#### BACAAN:
┄┄┄┄┄┄
![]() |
Jakarta, Info Breaking News –
Polemik terkait perubahan PP 99/2012 dan wacana pembebasan napi koruptor tengah
hangat dibicarakan.
Berbagai kritik disampaikan
kepada Menkumham Yasonna Laoly, salah satunya datang dari presenter kondang
Najwa Shihab. Wanita berusia 42 tahun ini menolak langkah pembebasan napi
koruptor dengan alasan bahwa jumlah napi koruptor di lapas tak sebanyak jumlah
narapidana kasus lain. Ia juga menyoroti bahwa penjara koruptor sangat bagus
dan sesuai dengan imbauan social distancing.
Najwa menuding alasan Yasonna
hanya mengada-ngada sehingga menurutnya tidak salah jika masyarakat curiga
terhadap motif di balik usulan tersebut.
Merasa terusik, Yasonna lantas
mengirimkan pesan kepada Najwa yang menyebut dirinya suudzon, provokatif dan
politis. Ia menjelaskan bahwa ide pembebasan koruptor itu masih berstatus
usulan dan kedepannya bisa ditolak Presiden. Oleh karena itu, ia meminta publik
menunggu terlebih dahulu.
Sementara itu, Prof. Otto Cornelis
Kaligis atau akrab dikenal sebagai OC Kaligis, dalam kapasitasnya sebagai warga
binaan di Lapas Sukamiskin Bandung yang kerap vokal menyuarakan pendapatnya
merasa tersakiti oleh komentar Najwa. OC Kaligis menilai perbuatan arogan Najwa
adalah bagian dari pembunuhan karakter.
Kecewa, ia pun menumpahkan isi
hatinya melalui sebuah surat yang juga ikut ditujukan kepada Menkumham. Berikut
isi surat tersebut seperti diterima oleh redaksi infobreakingnews.com, Senin (6/4/2020):
Sukamiskin Senin 6 April 2020.
Judul: Najwa Shihab Provokator dan Arogan.
Kepada
yang Terhormat Bapak Menteri Hukum dan HAM Pak Yasonna Laoly, Phd
Pak
Menteri yang saya hormati.
Saya pun di era orde baru terdaftar
sebagai jurnalis. Keanggotaan PWI saya peroleh setelah mengikuti ujian jurnalis.
Saya lulus dan oleh karena itu saya mengantongi kartu anggota muda PWI.
┄┄┄┄┄┄
#### CATATAN YANG DITAMPILKAN:
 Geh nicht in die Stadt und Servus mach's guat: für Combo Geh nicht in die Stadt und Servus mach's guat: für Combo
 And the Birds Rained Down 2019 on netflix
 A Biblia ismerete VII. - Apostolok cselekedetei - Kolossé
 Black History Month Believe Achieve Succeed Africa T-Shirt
┄┄┄┄┄┄
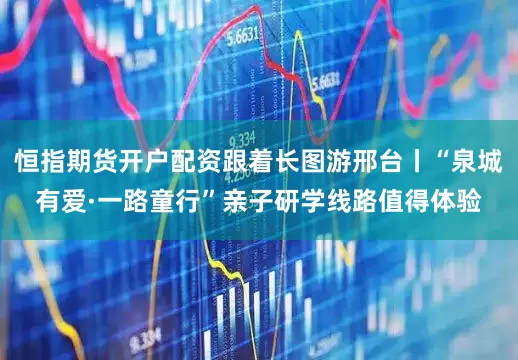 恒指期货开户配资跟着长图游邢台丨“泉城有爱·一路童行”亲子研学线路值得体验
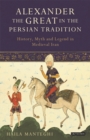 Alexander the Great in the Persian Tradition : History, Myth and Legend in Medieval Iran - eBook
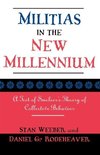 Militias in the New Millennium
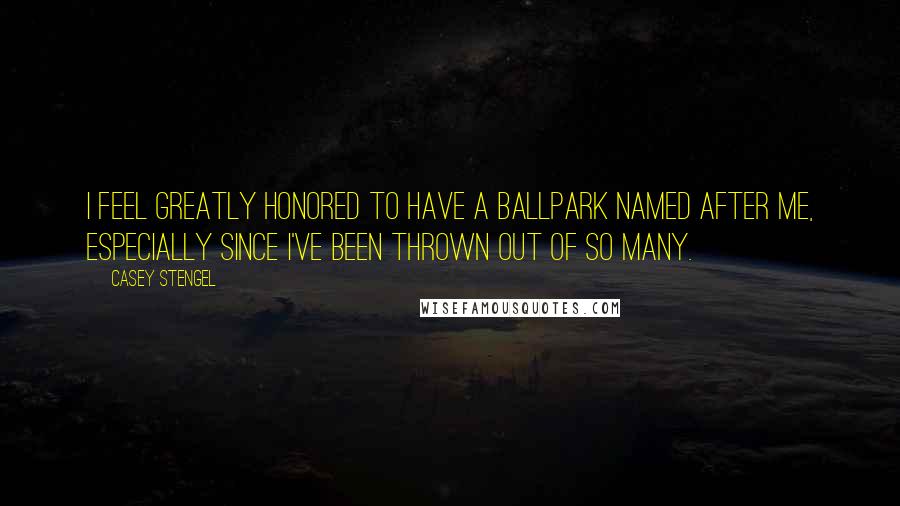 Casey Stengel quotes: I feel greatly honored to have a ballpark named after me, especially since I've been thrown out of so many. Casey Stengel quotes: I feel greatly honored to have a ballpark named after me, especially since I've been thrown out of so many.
┄┄┄┄┄┄
#### KEGIATAN:
Sebutkan semua julukan yang dilontarkan Yasonna kepada Najwa dalam pesannya, menurut artikel tentang polemik pembebasan napi koruptor. Catatan-catatan tersebut merupakan bahan tersendiri yang terpisah dari artikel.

#### JAWABAN LATIHAN:
suudzon, provokatif, politis